Monday 22 April 2019

Truckers relieved at diesel tax freeze, but regret getting no fuel rebates

Case study: Haulier

Mixed feelings: Truck fleet owner Ger Hyland was glad of no rise in carbon tax, but is still concerned at the high cost of running his business. Photo: Damien Eagers/INM
Mixed feelings: Truck fleet owner Ger Hyland was glad of no rise in carbon tax, but is still concerned at the high cost of running his business. Photo: Damien Eagers/INM
Conor McCrave

Conor McCrave

A rollback on the mooted carbon tax increase in the Budget has come as a relief to businesses where fuel is a major cost.
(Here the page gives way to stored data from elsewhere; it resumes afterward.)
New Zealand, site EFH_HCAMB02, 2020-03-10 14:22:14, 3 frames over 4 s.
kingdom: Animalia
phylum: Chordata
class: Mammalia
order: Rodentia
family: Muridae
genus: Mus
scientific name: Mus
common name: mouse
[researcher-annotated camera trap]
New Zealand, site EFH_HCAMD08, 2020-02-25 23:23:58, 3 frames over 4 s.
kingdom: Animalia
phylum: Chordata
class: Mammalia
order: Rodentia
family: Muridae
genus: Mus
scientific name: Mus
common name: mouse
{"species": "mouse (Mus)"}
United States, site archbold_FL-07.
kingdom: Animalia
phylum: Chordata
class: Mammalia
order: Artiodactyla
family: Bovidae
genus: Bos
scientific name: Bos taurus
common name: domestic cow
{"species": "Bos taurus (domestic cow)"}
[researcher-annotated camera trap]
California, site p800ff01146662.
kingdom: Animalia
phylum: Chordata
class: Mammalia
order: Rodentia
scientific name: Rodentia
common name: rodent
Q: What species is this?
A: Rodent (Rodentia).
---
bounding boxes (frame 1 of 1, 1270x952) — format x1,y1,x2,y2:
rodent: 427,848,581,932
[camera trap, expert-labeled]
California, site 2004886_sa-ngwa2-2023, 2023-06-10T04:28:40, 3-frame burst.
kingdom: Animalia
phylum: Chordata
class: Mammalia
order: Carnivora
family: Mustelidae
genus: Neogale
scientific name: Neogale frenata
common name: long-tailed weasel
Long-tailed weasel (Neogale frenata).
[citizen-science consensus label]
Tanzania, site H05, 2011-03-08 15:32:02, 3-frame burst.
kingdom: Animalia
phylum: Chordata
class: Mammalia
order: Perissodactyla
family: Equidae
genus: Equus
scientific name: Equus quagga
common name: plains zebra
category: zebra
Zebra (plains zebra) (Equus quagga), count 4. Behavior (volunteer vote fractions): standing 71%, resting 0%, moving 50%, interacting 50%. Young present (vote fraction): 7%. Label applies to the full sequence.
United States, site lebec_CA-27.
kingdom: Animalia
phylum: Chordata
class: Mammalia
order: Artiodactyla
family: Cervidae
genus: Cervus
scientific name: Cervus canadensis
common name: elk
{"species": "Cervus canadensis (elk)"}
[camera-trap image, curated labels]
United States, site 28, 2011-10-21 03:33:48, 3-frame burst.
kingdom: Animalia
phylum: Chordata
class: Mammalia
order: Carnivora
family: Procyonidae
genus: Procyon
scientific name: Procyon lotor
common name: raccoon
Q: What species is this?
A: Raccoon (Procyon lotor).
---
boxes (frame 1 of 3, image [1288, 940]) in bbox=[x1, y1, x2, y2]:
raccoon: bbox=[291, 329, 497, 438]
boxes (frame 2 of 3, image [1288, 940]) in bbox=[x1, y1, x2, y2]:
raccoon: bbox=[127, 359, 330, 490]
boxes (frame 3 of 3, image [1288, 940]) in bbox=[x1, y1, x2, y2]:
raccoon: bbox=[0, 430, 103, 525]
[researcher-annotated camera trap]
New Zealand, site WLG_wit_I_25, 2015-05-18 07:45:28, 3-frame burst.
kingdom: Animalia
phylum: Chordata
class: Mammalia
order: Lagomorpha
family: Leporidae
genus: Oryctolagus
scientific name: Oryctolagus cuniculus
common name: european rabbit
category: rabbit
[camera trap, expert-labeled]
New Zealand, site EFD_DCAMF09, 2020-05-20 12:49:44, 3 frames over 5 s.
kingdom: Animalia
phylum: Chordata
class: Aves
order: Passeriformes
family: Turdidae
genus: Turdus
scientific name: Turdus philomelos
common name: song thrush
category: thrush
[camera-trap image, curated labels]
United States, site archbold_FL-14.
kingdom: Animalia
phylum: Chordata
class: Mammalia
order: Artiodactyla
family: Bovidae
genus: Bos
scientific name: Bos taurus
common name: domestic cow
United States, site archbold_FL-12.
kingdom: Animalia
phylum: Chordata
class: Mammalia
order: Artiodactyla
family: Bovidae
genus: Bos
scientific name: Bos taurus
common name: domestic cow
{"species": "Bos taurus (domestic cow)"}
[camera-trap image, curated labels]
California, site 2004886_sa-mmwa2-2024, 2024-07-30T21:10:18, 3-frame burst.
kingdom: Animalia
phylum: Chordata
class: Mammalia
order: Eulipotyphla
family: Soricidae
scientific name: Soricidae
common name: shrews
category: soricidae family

The decision not to increase the carbon tax has been particularly welcomed by firms operating in the transport industry.

"We are relieved that we didn't get it, with diesel around 30pc of our overall costs," said truck driver Ger Hyland. "Fuel has already gone up 14c over the past 10 months.

"Diesel is still cheaper than petrol, but it's rising on a weekly basis."

Ger, who runs Hyland Transport with a fleet of 24 trucks in Rosenallis, Co Laois, said the smallest increase in the cost of fuel amounts to thousands of euros and must be made up elsewhere.

"Fuel increases of just one cent equate to about €500 a month per truck, and when we're turning out 20 trucks, that's an extra €10,000 a month.

"It would close down a lot of transport companies. They just can't absorb fuel costs, and with Brexit coming down the line."

However, while the unchanged carbon tax has gone down well with drivers, the Government's failure to provide fuel rebates for industries that can't switch to renewable forms of energy has been criticised.

"In order for companies like mine to stay going, we have to get a fuel rebate," Ger added.

"The impact on our industry going forward is that we have had no recognition, and with Brexit coming down the track, this is disastrous for hauliers.

"Electric-powered vehicles out there so far are not advanced enough to power them with the infrastructure that is here now."

Climate at a glance

Carbon Tax

No change. The levy remains at €20 per tonne, meaning no increase in the cost of motoring or home heating fuels this time around.

VRT

Relief extended for hybrid vehicles to the end of 2019.

Diesel

Surcharge of 1pc on new diesel vehicles across all VRT bands.

Forestry

€103.5m in grants for forestry.

Agriculture

Introduction of a Beef Environmental Efficiency Pilot (BEEP) to improve the carbon efficiency of beef production.

Haulage

Accelerated capital allowance scheme for gas-propelled vehicles to encourage a switch away from diesel.